Son derece sorunlu ve problemli maddeleri görüşüyoruz. Biraz önceki konuşmamda da söyledim, 27'nci maddede de özellikle söylüyor, diyor ki: "Mahkemelerce ihtiyati tedbir ve yürütmenin durdurulması kararları verilemez." Bu düzenlemeyle mahkemeye talimat veriyor, bu yaptığımız yasa maddesiyle mahkemelere talimat veriyoruz ve diyoruz ki: "Ey mahkeme, ihtiyati tedbir ve yürütmenin durdurulması kararı veremezsin." Biz bunu yapıyoruz, yasa yapıyoruz arkadaş burada. Yani İçişleri Bakanlığı, başka bakanlıklar herhangi bir el koymada, görevden el çektirmede, kamulaştırma dâhil olmak üzere ne olursa olsun mahkemeye diyoruz ki: "İhtiyati tedbir ve yürütmenin durdurulması kararı veremezsin." 27'nci maddede yaptık bunu, geçti bu bütün uyarılarımıza rağmen.

Şimdi, burada da, 53'üncü maddede de, Sayın Bekaroğlu okudu, 53'üncü maddenin son paragrafında "Belediye ve bağlı idare personelinin vali veyahut da kaymakam tarafından görevden uzaklaştırılması hâlinde, göreve iade işlemi ancak uzaklaştırma işlemi yapan makam tarafından yapılır." Yani bir ilçe belediyesini veya il belediyesini vali, kaymakam görevden alacak, onun mahkeme yolu, yargı yolu kapanacak, gidip belediye başkanı görevden almayı bir yargıya, Danıştaya, Yargıtaya taşıyamayacak, bekleyecek, kaymakamın, valinin keyfi yerine gelecek; gelir mi gelmez mi, ondan sonra o iade edecek.
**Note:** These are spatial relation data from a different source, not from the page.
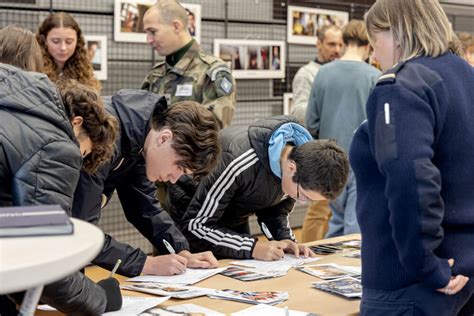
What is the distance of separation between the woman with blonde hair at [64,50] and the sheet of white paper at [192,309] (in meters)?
1.92

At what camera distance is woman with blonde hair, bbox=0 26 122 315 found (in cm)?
154

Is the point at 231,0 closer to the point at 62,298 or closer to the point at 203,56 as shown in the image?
the point at 203,56

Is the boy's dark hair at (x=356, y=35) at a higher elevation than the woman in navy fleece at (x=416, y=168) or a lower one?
higher

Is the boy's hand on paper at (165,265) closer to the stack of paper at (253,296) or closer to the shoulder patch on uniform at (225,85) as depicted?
the stack of paper at (253,296)

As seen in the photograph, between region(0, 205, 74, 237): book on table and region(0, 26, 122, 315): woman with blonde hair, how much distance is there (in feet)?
1.39

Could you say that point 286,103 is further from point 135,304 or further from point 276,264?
point 135,304

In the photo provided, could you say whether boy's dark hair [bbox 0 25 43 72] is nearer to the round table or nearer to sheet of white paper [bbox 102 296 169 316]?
sheet of white paper [bbox 102 296 169 316]

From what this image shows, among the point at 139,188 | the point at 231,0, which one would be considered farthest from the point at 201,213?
the point at 231,0

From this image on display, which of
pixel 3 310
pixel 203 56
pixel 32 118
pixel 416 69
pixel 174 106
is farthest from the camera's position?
pixel 203 56

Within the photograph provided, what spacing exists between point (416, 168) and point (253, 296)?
0.81 metres

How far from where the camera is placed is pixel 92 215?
89.4 inches

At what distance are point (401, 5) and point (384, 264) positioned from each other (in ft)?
1.97

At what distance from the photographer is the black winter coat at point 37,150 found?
1.54m

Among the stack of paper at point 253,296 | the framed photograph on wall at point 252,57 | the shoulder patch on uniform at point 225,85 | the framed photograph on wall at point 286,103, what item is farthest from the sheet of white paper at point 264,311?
the framed photograph on wall at point 286,103
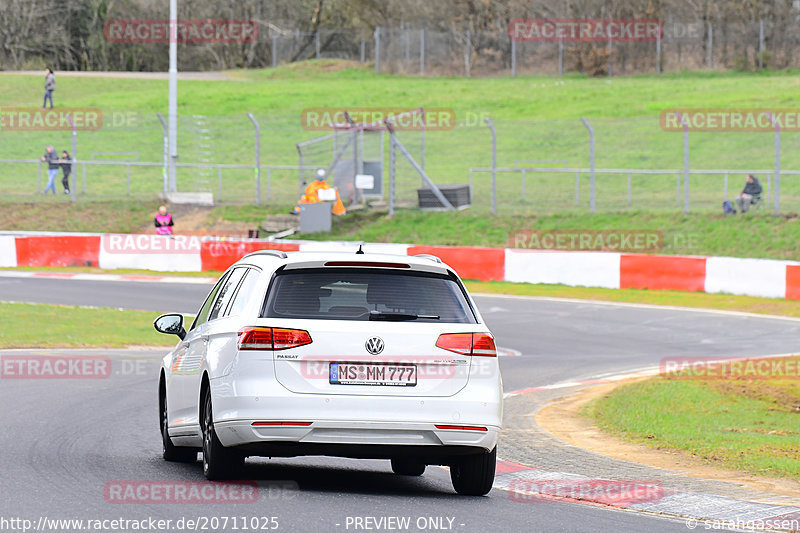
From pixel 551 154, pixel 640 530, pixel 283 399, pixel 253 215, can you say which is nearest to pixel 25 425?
pixel 283 399

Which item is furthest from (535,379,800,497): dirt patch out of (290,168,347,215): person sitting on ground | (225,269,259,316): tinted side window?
(290,168,347,215): person sitting on ground

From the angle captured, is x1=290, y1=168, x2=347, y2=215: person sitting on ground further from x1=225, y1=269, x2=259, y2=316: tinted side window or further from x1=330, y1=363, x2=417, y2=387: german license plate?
x1=330, y1=363, x2=417, y2=387: german license plate

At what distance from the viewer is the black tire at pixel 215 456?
821cm

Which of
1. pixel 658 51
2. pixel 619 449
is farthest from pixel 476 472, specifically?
pixel 658 51

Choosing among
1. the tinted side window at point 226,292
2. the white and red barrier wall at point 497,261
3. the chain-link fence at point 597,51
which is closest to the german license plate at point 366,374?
the tinted side window at point 226,292

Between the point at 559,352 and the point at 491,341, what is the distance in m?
11.1

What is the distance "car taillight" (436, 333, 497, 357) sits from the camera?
8039 millimetres

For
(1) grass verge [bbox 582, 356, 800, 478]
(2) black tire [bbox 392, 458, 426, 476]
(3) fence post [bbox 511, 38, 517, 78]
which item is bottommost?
(1) grass verge [bbox 582, 356, 800, 478]

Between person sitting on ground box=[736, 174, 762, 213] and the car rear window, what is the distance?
2416cm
Değerli milletvekili arkadaşlar, "haklı", "haksız" hiç demiyorum, yani mahkemeye gitsin, mahkeme desin ki "Kardeşim sen suçlusun, güçlüsün, bu kadar kusur yapmışsın, bu kadar pisliğe bulaşmışsın, teröre bulaşmışsın, şunu yapmışsın, bunu yapmışsın, bundan dolayı ben sizi iade etmiyorum."

Sayın Müsteşar, sizi görevden aldılar, eğer siz hakkınızı gidip yargıda aramayacak iseniz, size hakkınızı kim verecek? Kim verecek? Sizin gideceğiniz bir merci olması gerekiyor. Sizin kaderiniz bir kişinin iki dudağı arasında olmaz, olmamalı. Bu doğru değil. Gidersiniz yargıya, başvurursunuz, yargı müracaatınızı inceler, evrakınıza bakar, der ki "Kardeşim, Sayın Müsteşar, sen şu şu kusurları yapmışsın, senin görevden alınman doğrudur, ben seni göreve iade etmiyorum." reddeder, çıkar gelir yani. Sen de dersin ki: "Tamam, böyle." Ama bütün bu yollar kapatılıyor, halkın oyuyla seçilmiş belediye başkanları, kaymakamın, valinin inisiyatifine bırakılıyor. Bu doğru değil. Bunlar yapıldığı için biz 15 Temmuzu yaşadık zaten. Yani keyfî atamalar, keyfî getirilmeler, şunlar bunlar, Türkiye'yi 15 Temmuza getirdi.

Şimdi, biz de halkın oyuyla seçilmiş belediye başkanlarını valinin, kaymakamın keyfine bırakıyoruz ve diyoruz ki: "Kardeşim, sende yetki, ister atarsın, geri iade edersin ister getirmezsin, nasıl biliyorsan öyle yap."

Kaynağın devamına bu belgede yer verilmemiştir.